Give the data a second time, exactly and in full.

**Stored data:**
┄┄┄┄┄┄┄┄┄┄
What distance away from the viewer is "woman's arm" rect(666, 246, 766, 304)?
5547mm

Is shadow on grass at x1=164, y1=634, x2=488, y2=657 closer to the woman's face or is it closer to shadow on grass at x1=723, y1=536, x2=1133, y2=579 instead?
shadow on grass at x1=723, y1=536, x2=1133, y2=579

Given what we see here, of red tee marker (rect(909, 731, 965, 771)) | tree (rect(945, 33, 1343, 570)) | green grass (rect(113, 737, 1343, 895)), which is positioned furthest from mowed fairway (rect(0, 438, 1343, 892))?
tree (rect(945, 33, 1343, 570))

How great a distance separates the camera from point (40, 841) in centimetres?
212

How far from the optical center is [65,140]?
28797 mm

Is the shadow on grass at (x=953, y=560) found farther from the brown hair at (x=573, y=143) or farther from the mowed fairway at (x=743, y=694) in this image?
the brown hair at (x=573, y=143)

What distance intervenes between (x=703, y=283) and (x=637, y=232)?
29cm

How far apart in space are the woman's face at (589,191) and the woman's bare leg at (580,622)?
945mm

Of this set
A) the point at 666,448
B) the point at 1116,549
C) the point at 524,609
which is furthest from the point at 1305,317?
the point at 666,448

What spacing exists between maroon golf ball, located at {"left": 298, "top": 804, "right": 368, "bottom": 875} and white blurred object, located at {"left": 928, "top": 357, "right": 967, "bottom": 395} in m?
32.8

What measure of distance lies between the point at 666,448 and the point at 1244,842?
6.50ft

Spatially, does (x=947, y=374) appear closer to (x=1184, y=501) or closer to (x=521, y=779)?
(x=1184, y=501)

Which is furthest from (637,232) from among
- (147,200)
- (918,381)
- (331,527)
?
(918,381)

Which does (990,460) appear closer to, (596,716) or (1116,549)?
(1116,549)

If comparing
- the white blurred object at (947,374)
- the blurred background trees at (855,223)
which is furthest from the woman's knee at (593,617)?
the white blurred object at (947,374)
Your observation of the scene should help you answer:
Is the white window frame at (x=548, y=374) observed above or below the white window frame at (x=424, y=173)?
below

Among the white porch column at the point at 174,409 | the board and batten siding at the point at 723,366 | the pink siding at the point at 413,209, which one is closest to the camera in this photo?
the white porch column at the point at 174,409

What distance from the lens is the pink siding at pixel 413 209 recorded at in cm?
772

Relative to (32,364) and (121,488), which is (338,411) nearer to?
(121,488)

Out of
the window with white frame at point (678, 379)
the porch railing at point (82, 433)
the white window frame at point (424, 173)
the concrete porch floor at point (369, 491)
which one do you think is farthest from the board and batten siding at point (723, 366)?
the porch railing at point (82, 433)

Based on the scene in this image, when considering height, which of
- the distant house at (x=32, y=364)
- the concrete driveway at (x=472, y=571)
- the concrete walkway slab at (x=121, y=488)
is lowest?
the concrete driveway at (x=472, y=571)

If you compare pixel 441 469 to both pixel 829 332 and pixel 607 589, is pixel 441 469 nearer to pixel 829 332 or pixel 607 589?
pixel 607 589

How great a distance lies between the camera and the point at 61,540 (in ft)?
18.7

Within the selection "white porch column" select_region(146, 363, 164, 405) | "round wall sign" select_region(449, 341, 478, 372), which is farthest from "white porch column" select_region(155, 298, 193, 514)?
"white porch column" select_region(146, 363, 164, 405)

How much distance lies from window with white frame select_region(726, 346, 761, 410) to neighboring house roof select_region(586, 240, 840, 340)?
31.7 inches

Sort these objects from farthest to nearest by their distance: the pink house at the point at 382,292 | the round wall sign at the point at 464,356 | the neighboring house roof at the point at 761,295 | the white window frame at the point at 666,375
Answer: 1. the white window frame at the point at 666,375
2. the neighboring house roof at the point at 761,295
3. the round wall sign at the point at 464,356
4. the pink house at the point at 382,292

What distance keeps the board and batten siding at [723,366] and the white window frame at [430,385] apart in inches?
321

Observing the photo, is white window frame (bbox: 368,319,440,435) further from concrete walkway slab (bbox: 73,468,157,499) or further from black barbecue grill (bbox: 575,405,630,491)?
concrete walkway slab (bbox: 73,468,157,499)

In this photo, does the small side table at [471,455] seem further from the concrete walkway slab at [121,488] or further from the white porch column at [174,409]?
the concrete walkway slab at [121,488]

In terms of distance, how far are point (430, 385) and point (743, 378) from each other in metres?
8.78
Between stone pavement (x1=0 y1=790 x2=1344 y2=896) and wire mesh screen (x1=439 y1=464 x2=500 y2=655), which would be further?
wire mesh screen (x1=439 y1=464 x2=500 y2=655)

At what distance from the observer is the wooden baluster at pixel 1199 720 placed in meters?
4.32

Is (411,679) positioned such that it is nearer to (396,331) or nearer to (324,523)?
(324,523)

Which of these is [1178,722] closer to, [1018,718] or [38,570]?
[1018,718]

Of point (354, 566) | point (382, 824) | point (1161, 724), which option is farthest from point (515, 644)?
┄┄┄┄┄┄┄┄┄┄
**Solved exercise:**
What distance away from the viewer is "woman's arm" rect(666, 246, 766, 304)?
5547mm

Is shadow on grass at x1=164, y1=634, x2=488, y2=657 closer to the woman's face or is it closer to shadow on grass at x1=723, y1=536, x2=1133, y2=579 instead?
shadow on grass at x1=723, y1=536, x2=1133, y2=579

Given what we see here, of red tee marker (rect(909, 731, 965, 771)) | tree (rect(945, 33, 1343, 570)) | green grass (rect(113, 737, 1343, 895)), which is positioned furthest from mowed fairway (rect(0, 438, 1343, 892))?
tree (rect(945, 33, 1343, 570))

How great a distance separates the camera from point (40, 841) in centimetres?
212

How far from the optical center is [65,140]?
28797 mm

Is the shadow on grass at (x=953, y=560) found farther from the brown hair at (x=573, y=143) or farther from the mowed fairway at (x=743, y=694) in this image?
the brown hair at (x=573, y=143)

What distance intervenes between (x=703, y=283) and (x=637, y=232)?
29cm

How far apart in space are the woman's face at (589,191) and the woman's bare leg at (580,622)?
945mm

Of this set
A) the point at 666,448
B) the point at 1116,549
C) the point at 524,609
which is furthest from the point at 1305,317?
the point at 666,448

What spacing exists between maroon golf ball, located at {"left": 298, "top": 804, "right": 368, "bottom": 875} and white blurred object, located at {"left": 928, "top": 357, "right": 967, "bottom": 395} in m?
32.8

What measure of distance lies between the point at 666,448 and the point at 1244,842?
6.50ft

Spatially, does (x=947, y=374) appear closer to (x=1184, y=501) or closer to (x=521, y=779)?
(x=1184, y=501)

Which is furthest from (637,232) from among
- (147,200)
- (918,381)
- (331,527)
?
(918,381)

Which does (990,460) appear closer to, (596,716) or (1116,549)?
(1116,549)

If comparing
- the white blurred object at (947,374)
- the blurred background trees at (855,223)
which is furthest from the woman's knee at (593,617)?
the white blurred object at (947,374)
Your observation of the scene should help you answer:
Is the white window frame at (x=548, y=374) observed above or below the white window frame at (x=424, y=173)?
below

Among the white porch column at the point at 174,409 | the board and batten siding at the point at 723,366 | the pink siding at the point at 413,209, which one is closest to the camera in this photo?
the white porch column at the point at 174,409

What distance from the lens is the pink siding at pixel 413 209 recorded at in cm?
772

Relative to (32,364) and (121,488), which is (338,411) nearer to?
(121,488)

Out of
the window with white frame at point (678, 379)
the porch railing at point (82, 433)
the white window frame at point (424, 173)
the concrete porch floor at point (369, 491)
which one do you think is farthest from the board and batten siding at point (723, 366)?
the porch railing at point (82, 433)

Based on the scene in this image, when considering height, which of
- the distant house at (x=32, y=364)
- the concrete driveway at (x=472, y=571)
- the concrete walkway slab at (x=121, y=488)
is lowest?
the concrete driveway at (x=472, y=571)

If you compare pixel 441 469 to both pixel 829 332 and pixel 607 589, is pixel 441 469 nearer to pixel 829 332 or pixel 607 589?
pixel 607 589

How great a distance lies between the camera and the point at 61,540 (in ft)?
18.7

Within the selection "white porch column" select_region(146, 363, 164, 405) | "round wall sign" select_region(449, 341, 478, 372), which is farthest from "white porch column" select_region(155, 298, 193, 514)?
"white porch column" select_region(146, 363, 164, 405)

How much distance lies from window with white frame select_region(726, 346, 761, 410) to neighboring house roof select_region(586, 240, 840, 340)?
31.7 inches

Sort these objects from farthest to nearest by their distance: the pink house at the point at 382,292 | the round wall sign at the point at 464,356 | the neighboring house roof at the point at 761,295 | the white window frame at the point at 666,375
Answer: 1. the white window frame at the point at 666,375
2. the neighboring house roof at the point at 761,295
3. the round wall sign at the point at 464,356
4. the pink house at the point at 382,292

What distance keeps the board and batten siding at [723,366] and the white window frame at [430,385] apart in inches?
321

Observing the photo, is white window frame (bbox: 368,319,440,435) further from concrete walkway slab (bbox: 73,468,157,499) or further from black barbecue grill (bbox: 575,405,630,491)?
concrete walkway slab (bbox: 73,468,157,499)

In this photo, does the small side table at [471,455] seem further from the concrete walkway slab at [121,488] or further from the white porch column at [174,409]?
the concrete walkway slab at [121,488]

In terms of distance, how far are point (430, 385) and point (743, 378) from each other in metres?
8.78
Between stone pavement (x1=0 y1=790 x2=1344 y2=896) and wire mesh screen (x1=439 y1=464 x2=500 y2=655), which would be further?
wire mesh screen (x1=439 y1=464 x2=500 y2=655)

At what distance from the observer is the wooden baluster at pixel 1199 720 placed in meters?
4.32

Is (411,679) positioned such that it is nearer to (396,331) or nearer to (324,523)?
(324,523)

Which of these is [1178,722] closer to, [1018,718] or [38,570]?
[1018,718]

Of point (354, 566) | point (382, 824) | point (1161, 724), which option is farthest from point (515, 644)?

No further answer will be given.